Eglise paroissiale Notre-Dame-la-Riche
Au cœur de Tours, Notre-Dame-la-Riche dévoile un rare mariage entre gothique flamboyant tourangeau et restauration victorienne, dans une église intimement liée à Jean Fouquet, génie de la peinture médiévale française.

© Wikimedia Commons
History
Nichée dans le tissu urbain de Tours, l'église Notre-Dame-la-Riche est l'une de ces fondations religieuses qui condensent, en un seul édifice, plusieurs siècles d'histoire française. Son nom évocateur — la Riche — n'est pas un éloge de l'opulence, mais celui d'un faubourg disparu qui lui donna son identité, la distinguant de son ancêtre médiéval, l'église Notre-Dame-la-Pauvre. Ce glissement de nom dit à lui seul la transformation de la ville et de ses habitants au fil des âges. Ce qui rend Notre-Dame-la-Riche véritablement singulière, c'est son lien intime avec Jean Fouquet, le plus grand enlumineur et peintre tourangeau du XVe siècle. L'artiste, qui travailla pour les rois de France et les plus grands mécènes de son temps, laissa ici une empreinte décorative rare, témoignage d'une période où Tours rayonnait comme capitale artistique du royaume. Peu d'églises paroissiales de cette envergure peuvent se targuer d'un tel parrainage pictural. La visite révèle un espace intérieur façonné par le temps et par les hommes. La nef, couverte de voûtes d'ogives en brique posées lors de la restauration du XIXe siècle, crée une atmosphère à la fois sobre et enveloppante. Les chapelles latérales conservent ce sentiment de recueillement propre aux lieux longuement habités par la prière.
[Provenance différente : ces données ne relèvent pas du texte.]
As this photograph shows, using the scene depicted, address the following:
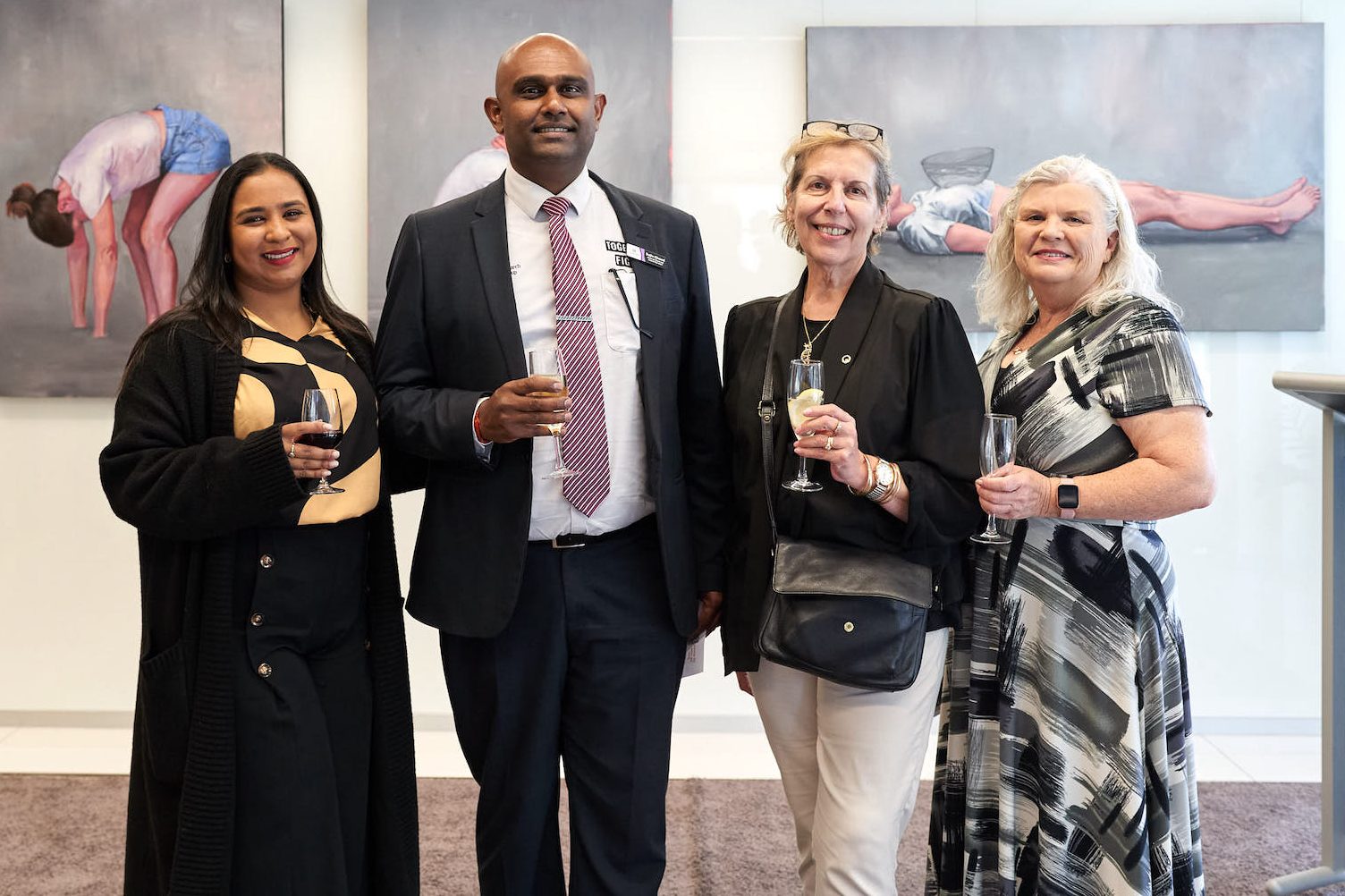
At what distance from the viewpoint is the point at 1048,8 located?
14.6 ft

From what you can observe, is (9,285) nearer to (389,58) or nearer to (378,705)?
(389,58)

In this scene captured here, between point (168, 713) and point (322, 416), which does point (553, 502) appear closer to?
point (322, 416)

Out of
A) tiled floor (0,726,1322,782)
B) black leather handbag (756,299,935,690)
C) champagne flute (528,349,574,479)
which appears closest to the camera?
champagne flute (528,349,574,479)

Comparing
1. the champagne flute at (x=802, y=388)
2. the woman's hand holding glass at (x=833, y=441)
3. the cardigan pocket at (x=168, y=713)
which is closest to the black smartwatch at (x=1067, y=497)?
the woman's hand holding glass at (x=833, y=441)

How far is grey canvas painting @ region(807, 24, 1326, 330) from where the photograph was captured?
4.36m

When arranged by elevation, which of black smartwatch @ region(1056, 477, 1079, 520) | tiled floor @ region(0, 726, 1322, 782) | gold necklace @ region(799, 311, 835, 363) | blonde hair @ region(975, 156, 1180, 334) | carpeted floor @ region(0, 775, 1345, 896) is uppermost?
blonde hair @ region(975, 156, 1180, 334)

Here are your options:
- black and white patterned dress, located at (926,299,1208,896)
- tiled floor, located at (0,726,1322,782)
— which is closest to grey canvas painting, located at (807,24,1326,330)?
tiled floor, located at (0,726,1322,782)

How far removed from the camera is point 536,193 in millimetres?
2326

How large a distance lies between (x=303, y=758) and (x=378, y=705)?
0.19m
L'œil attentif perçoit les coutures entre les époques : la pierre médiévale, la brique victorienne, les portails refaits par Gustave Guérin — autant de strates lisibles comme un livre ouvert. Le cadre même de l'église, intégré à un quartier tourangeau aux ruelles serrées, invite à une déambulation. Les façades sud et ouest, minutieusement restaurées, offrent aux amateurs d'architecture gothique de belles occasions d'observation. L'ensemble constitue un témoignage précieux de la piété urbaine médiévale et de la passion du XIXe siècle pour la restauration du patrimoine.
Architecture
L'église Notre-Dame-la-Riche appartient au vocabulaire du gothique flamboyant tourangeau, style caractérisé par la légèreté des structures, la multiplication des nervures et une certaine élégance linéaire que l'on retrouve dans nombre de grandes constructions du Val de Loire au XVe siècle. Le plan est celui d'une église à nef unique ou à bas-côtés, typique des paroisses urbaines médiévales de taille moyenne, dont l'espace intérieur s'organise autour d'un chœur voûté d'ogives et de chapelles latérales. À l'intérieur, la nef présente la particularité d'avoir été couverte de voûtes d'ogives en brique lors de la restauration de Gustave Guérin (1860-1866), substituant à la charpente lambrissée médiévale un système plus conforme aux canons gothiques tels que les entendait le XIXe siècle. Cette brique, inhabituelle dans une construction gothique flamboyant de Touraine traditionnellement bâtie en tuffeau, crée un contraste chromatique notable. Les portails sud et ouest, entièrement refaits par Guérin, affichent un gothique néo-médiéval soigné, aux archivoltes ornées et aux tympans sculptés. Les matériaux dominants sont le tuffeau — calcaire coquillier local à la teinte dorée, pierre reine de l'architecture tourangelle — et la brique des voûtes du XIXe siècle. La façade sud, restaurée entre 1991 et 1995, restitue la lisibilité des contreforts et des baies gothiques qui rythment l'élévation latérale. L'ensemble, malgré les interventions successives, conserve une unité de lecture et une atmosphère propice au recueillement et à la contemplation de l'art gothique flamboyant dans sa dimension paroissiale et intime.